GILMAN Bernard, Georges, Marie

Par André Caudron

Né le 14 janvier 1931 à Port-Vila (Nouvelles-Hébrides, Vanuatu), mort le 12 décembre 2022 à La Mure (Isère) ; manœuvre, ouvrier fraiseur, animateur, instituteur, inspecteur général des affaires culturelles ; militant JEC, JOC, MLP, UGS, PSU, GAM ; adjoint au maire de Grenoble (Isère, 1965-1977).

Ses parents, Arthur Gilman et Louise Dupuis, originaires de Roubaix (Nord), partirent chercher du travail en Australie puis en Nouvelle-Calédonie. Finalement, son père devint gérant de plantation à Mélé, sur l’île de Vaté, aux Nouvelles-Hébrides, alors condominium franco-britannique, quand leur fils Bernard vit le jour à Port-Vila, future capitale de la république du Vanuatu. Ils revinrent ensuite dans leur région natale pour exploiter un petit commerce de détail à Pérenchies (Nord) et leurs deux garçons fréquentèrent le collège Jeanne-d’Arc de Lille (Nord), tenu par des prêtres diocésains. Bernard Gilman fit alors ses premières armes de militant, à la tête d’une section de la Jeunesse étudiante chrétienne (JEC).
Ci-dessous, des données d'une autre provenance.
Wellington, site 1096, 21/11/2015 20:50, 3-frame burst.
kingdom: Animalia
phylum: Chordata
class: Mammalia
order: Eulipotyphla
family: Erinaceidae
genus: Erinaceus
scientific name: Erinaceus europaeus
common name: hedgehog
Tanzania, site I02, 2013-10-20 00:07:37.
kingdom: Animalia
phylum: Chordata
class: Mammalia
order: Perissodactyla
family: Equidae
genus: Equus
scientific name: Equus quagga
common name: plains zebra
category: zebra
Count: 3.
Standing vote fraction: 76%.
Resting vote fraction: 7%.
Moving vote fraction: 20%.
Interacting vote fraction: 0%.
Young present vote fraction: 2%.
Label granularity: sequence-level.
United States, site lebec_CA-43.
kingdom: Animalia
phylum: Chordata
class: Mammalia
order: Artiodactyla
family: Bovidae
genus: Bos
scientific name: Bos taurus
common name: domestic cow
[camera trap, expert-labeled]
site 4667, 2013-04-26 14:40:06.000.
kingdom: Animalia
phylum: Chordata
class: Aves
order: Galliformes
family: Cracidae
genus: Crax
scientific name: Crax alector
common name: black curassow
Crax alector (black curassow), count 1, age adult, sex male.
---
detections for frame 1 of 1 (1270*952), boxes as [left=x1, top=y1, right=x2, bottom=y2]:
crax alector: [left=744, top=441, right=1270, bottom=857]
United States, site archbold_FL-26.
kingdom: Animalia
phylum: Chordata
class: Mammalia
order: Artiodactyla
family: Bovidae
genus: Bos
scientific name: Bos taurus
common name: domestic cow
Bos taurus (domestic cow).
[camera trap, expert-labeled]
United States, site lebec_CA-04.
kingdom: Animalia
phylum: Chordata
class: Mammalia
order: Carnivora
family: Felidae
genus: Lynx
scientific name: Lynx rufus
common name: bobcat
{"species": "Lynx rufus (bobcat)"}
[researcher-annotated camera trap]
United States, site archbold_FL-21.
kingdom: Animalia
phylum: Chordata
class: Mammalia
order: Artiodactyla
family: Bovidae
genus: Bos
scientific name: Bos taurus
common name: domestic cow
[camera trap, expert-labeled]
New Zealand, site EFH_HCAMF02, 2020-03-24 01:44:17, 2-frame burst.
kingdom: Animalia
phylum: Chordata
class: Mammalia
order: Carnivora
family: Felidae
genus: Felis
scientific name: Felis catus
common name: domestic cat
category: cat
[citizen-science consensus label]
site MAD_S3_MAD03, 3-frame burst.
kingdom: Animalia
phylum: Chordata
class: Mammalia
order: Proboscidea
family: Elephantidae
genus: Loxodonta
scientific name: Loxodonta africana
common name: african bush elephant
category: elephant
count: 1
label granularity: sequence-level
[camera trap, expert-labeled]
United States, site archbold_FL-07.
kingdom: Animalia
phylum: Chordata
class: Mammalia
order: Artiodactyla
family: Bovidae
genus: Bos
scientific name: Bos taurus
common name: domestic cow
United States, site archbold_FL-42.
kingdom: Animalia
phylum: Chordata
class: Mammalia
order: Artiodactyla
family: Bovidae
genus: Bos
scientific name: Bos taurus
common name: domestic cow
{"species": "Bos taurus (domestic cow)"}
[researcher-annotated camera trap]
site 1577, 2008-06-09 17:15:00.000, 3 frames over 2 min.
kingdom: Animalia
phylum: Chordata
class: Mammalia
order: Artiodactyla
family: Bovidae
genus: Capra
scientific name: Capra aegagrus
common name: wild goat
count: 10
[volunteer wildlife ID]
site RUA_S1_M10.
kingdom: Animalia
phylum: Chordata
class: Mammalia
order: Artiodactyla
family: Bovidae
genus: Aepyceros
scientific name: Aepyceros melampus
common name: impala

Lié à des jocistes, anciens compagnons du patronage et camarades de football, il abandonna ses études secondaires avant leur terme, en 1950, afin de travailler en usine comme manœuvre puis fraiseur, après une formation, dans l’industrie textile, ce qui ne l’empêcha pas d’obtenir le baccalauréat. Durant ces années d’usine, il milita à la Jeunesse ouvrière chrétienne (JOC) sur le quartier des Longues Haies à Roubaix que Maxence Van der Meersch décrivit dans Quand les sirènes se taisent. Son aumônier était alors André Dalle, un des premiers vicaires-ouvriers du diocèse de Lille. Après son mariage en 1957, il entra au Mouvement de libération du peuple (MLP) où il fit la connaissance de Pierre Belleville – son futur beau-frère – qu’il suivit à l’Union de la gauche socialiste (UGS) et au Parti socialiste unifié (PSU). Sa femme ayant des problèmes de santé, il sollicita un poste d’instituteur remplaçant dans un village du Haut-Oisans où il créa un foyer culturel et engagea une expérience de développement local. Devenu permanent de Peuple et culture-Isère en 1961, il s’efforça d’étendre, au sein du Comité d’expansion économique de l’Isère, les interventions de ce mouvement dans des milieux ruraux et urbains ainsi que dans le monde enseignant.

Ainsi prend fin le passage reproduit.